Even if the White House and congressional leaders agree on a deal, the task of selling it to highly engaged rank-and-file members is a formidable one, on both sides of the aisle. A deal capable of mustering a bipartisan, 60-vote majority in the Democrat-controlled Senate must also clear a deeply divided GOP-controlled House.
Speaker Boehner has famously struggled to come up with a deal that will win even a majority within his own caucus. But he also appears unwilling to abandon even his most hardline conservatives. He began a divisive caucus meeting last week by telling members: "I just want you to know I love each and every one of you.... We've had deep divisions in our caucus, but we're all in this together," according to members at the closed meeting.

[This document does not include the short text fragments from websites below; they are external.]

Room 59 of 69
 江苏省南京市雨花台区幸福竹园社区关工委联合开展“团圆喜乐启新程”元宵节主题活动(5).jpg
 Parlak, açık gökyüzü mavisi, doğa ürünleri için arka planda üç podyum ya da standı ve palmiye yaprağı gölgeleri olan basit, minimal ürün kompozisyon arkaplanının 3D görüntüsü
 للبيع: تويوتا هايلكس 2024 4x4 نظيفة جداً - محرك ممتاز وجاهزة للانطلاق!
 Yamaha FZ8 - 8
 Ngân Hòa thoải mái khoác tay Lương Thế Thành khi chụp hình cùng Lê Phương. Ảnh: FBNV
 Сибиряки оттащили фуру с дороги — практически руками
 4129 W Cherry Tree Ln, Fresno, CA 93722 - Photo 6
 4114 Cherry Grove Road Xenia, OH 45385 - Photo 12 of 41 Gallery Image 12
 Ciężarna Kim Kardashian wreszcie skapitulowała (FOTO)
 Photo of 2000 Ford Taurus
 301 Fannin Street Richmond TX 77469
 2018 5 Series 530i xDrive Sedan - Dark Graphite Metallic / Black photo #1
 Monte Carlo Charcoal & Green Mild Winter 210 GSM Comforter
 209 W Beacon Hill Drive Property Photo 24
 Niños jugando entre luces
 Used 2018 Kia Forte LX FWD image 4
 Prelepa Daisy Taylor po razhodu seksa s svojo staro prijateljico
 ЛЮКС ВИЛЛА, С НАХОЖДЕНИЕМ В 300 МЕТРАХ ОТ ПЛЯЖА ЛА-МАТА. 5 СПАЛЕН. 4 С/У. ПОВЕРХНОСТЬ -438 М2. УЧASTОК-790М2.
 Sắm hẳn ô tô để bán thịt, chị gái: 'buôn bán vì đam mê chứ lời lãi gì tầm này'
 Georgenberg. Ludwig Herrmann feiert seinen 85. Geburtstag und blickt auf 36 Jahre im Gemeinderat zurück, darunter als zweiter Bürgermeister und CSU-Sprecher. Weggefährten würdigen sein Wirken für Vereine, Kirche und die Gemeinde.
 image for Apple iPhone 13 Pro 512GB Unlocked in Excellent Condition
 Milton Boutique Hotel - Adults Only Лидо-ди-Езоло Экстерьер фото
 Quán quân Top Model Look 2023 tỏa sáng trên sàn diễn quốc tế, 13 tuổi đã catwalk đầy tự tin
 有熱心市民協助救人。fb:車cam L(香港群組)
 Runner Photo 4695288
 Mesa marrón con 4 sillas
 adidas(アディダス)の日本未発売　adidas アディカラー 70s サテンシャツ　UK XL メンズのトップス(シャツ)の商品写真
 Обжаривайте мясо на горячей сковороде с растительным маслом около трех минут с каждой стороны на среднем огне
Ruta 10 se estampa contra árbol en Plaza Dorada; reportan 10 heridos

"Somewhere in between these two bills [Reid and Boehner], we're going to find a way," says Rep. Dave Camp (R) of Michigan.
Feelings are also running high on the Democratic side. Members fear that the emerging plan will not stand strong enough on core Democratic principles, such as requiring shared sacrifice from the richest Americans.
House Democratic leader "Nancy Pelosi says that the Boehner plan is the depths of hell and the Reid plan is purgatory,” says Rep. Jerrold Nadler (D) of New York. “I think that the Reid plan is the outer depths of hell, but still hell. But I voted for it to strengthen Reid’s hand so it doesn’t get worse, but it doesn’t mean I’ll vote for it in the end.”